What It Means When the U.S. President Conspicuously and Publicly Removes a Speck of Dandruff from the French President’s Lapel

In their joint press conference Tuesday afternoon, President Trump initiated the event by noting the “special relationship” between the U.S. and France, and Emmanuel Macron and himself, adding, “In fact, let me get that little piece of dandruff off you,” as he used one of his famously small or large hands to do so. “We have to make him perfect,” said Trump, as though grooming a Mr. Universe.  “He is perfect.”

What does this fleeting moment in time mean?

1. It means that Trump likes to touch younger men on camera. That itself is not problematic in 2018. The cheek-kissing and Macron’s overt gesture of walking away from the press conference with his arm over Trump suggest a bromantic rapport which would not be problematic nor anybody’s business were it not based on layers of geopolitical strategizing. The question is why Macron submits so smoothly on the Iran language etc.

2. It means Trump isnot germophobic. Real germaphobes typically don’t playfully flick off other men’s dead skin cells from their suit jackets. They think, Ew.
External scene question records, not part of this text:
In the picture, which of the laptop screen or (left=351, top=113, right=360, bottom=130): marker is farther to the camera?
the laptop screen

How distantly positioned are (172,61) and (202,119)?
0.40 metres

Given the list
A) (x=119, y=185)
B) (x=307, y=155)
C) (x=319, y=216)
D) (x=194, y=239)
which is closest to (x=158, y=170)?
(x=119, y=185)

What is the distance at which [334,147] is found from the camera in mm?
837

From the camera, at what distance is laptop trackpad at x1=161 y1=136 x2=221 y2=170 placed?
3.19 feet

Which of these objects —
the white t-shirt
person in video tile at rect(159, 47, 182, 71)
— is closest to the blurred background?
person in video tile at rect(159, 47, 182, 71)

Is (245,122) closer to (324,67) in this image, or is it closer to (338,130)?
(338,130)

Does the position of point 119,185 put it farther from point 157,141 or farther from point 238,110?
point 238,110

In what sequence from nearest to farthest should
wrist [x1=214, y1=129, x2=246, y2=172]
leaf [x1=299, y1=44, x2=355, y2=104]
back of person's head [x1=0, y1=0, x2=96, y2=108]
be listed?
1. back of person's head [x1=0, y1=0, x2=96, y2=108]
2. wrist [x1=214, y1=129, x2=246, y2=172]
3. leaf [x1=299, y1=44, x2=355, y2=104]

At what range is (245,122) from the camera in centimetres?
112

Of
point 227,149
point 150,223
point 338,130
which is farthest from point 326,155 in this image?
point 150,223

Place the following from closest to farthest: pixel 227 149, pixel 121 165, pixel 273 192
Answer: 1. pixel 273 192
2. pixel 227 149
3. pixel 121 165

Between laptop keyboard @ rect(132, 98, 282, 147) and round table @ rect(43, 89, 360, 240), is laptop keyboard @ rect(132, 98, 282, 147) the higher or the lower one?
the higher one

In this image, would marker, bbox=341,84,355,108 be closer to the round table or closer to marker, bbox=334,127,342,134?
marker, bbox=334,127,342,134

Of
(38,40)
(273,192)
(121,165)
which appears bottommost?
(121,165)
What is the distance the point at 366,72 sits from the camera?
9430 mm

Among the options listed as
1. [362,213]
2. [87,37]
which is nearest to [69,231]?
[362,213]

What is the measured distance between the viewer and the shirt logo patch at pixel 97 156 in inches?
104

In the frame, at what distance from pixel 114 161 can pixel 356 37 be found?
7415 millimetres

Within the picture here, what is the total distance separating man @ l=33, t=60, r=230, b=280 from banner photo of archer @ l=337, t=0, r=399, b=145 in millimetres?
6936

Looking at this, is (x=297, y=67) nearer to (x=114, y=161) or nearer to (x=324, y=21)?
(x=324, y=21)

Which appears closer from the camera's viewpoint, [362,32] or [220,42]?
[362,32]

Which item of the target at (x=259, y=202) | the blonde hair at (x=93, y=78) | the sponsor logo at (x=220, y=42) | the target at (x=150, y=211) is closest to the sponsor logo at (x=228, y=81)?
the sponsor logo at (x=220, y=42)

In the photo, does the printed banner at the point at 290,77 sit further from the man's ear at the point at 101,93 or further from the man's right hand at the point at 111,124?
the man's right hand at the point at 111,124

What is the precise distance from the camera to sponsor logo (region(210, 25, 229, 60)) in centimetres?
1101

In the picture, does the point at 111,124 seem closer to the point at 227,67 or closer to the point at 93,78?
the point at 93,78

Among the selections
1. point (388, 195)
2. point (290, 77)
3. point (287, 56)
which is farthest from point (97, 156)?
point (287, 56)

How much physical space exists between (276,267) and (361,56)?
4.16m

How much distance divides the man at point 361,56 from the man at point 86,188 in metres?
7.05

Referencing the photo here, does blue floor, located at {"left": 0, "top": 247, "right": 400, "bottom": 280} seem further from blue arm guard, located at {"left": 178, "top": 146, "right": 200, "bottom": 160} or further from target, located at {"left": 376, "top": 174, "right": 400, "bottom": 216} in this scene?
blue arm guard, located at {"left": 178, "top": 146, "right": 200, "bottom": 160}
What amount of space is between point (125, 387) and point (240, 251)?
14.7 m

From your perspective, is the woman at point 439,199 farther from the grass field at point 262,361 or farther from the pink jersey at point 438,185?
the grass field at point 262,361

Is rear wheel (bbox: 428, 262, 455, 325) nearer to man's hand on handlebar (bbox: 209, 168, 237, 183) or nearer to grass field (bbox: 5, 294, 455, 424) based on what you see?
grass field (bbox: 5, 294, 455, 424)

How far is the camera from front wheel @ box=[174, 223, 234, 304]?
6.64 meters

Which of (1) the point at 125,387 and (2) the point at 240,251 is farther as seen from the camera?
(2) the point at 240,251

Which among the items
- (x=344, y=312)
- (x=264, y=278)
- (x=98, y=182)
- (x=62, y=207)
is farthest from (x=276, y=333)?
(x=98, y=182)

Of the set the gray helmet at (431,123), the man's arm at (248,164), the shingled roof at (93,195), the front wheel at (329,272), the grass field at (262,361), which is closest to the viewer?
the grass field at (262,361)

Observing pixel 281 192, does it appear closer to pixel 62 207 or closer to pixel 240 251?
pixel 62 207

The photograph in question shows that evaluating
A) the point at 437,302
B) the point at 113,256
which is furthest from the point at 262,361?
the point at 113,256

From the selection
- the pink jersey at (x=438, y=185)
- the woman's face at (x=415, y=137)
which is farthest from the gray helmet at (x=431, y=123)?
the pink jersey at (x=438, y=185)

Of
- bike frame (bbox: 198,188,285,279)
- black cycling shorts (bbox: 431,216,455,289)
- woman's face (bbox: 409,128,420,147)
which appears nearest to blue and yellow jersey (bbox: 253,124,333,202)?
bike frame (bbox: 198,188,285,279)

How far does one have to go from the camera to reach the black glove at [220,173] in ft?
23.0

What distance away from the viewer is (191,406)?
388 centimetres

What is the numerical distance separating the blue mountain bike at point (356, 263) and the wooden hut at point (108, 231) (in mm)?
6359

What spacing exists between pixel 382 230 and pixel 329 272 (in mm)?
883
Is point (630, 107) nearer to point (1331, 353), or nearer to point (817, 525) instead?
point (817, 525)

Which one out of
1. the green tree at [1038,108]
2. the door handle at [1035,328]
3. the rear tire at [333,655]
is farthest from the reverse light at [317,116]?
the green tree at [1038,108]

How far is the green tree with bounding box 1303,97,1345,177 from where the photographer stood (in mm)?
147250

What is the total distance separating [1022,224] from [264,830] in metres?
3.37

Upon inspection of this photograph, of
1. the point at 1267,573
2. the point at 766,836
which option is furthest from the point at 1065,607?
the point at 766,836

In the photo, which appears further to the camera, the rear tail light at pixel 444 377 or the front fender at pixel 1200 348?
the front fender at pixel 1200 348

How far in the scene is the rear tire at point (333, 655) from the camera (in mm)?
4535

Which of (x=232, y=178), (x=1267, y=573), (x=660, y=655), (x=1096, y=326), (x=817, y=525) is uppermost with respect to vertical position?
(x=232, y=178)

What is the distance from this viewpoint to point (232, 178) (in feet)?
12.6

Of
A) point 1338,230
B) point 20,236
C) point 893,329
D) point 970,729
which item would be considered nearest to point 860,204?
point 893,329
3. It means Trump feels the U.S. president can patronize allied leaders, and that they will respond with good-natured resignation recognizing global power realities.  On the one hand, this is normal; recall how George W. Bush disturbed Angela Merckel by an impromptu shoulder massage in St. Petersberg in July 2006. But on the other hand, Trump no doubt specifically embarrassed  Macron by noting his pellicules. As an instance of imperfection, no less.

(Compare Trump’s humiliations of Chris Christie, after he’d become his loyal supporter.)

4. The media is drawing attention to Trump’s faux-pas. Partly because it allows them to use that word on TV, pompously, and partly because it wants Trump to look bad. As it should of course; who can blame it?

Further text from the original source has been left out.